Eine aktuelle Untersuchung zeigt: Das Coming-out fällt auch heute noch vielen Menschen schwer. Sichtbarkeit und rechtliche Absicherung bringen viel, sagt der Psychologe Udo Rauchfleisch, der über 40 Jahre unter anderem zum Thema Homosexualität geforscht und publiziert hat. Aber eine nicht-heterosexuelle Orientierung soll möglichst früh zum Thema in der Erziehung werden.
SRF: Nehmen wir an, ein jugendlicher Mensch merkt, dass er oder sie nicht hetero ist. Was passiert?

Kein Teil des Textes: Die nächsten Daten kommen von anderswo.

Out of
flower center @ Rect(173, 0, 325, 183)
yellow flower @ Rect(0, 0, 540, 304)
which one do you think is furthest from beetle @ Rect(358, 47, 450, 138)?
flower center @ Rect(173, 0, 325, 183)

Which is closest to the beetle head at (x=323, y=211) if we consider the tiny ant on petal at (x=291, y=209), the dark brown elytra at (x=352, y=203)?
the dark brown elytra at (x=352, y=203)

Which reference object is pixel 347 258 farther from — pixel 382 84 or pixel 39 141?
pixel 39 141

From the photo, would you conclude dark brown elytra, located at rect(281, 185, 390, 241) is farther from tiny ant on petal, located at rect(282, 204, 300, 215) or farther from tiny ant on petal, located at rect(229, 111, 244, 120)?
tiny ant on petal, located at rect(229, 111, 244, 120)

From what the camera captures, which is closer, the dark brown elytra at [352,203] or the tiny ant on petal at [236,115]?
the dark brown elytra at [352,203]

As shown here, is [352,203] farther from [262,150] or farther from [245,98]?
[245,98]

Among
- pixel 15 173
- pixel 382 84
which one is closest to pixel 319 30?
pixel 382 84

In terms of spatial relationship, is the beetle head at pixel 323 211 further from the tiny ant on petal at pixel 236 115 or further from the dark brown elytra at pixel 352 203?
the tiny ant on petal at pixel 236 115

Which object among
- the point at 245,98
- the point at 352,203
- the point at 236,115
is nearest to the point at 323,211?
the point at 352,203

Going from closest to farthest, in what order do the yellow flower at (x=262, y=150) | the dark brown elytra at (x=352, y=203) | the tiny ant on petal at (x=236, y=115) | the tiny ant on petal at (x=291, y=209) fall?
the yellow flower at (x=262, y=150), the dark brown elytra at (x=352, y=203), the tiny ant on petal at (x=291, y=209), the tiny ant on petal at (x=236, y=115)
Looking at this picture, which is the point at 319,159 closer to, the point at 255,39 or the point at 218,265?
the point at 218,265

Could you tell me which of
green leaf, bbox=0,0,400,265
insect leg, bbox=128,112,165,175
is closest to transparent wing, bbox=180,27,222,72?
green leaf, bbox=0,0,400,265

Udo Rauchfleisch: Für Jugendliche ist das nach wie vor ein Riesenproblem. Etliche Untersuchungen zeigen immer wieder, dass zum Beispiel lesbische oder schwule Jugendliche einen wesentlich höheren Anteil an Depressionen, Angststörungen, auch Suizidalität haben als heterosexuelle Jugendliche.
Wie können Eltern, wie kann die Familie da helfen?
Kinder senden manchmal – ganz vorsichtig – Signale. Eltern müssten das Gespräch anbieten und fragen: Du, ist irgendwas? Wenn das Kind das nicht weiter bereden möchte, ist es okay. Aber das Kind hat immerhin die Nachricht gehört. Und wenn es reif ist, redet es darüber.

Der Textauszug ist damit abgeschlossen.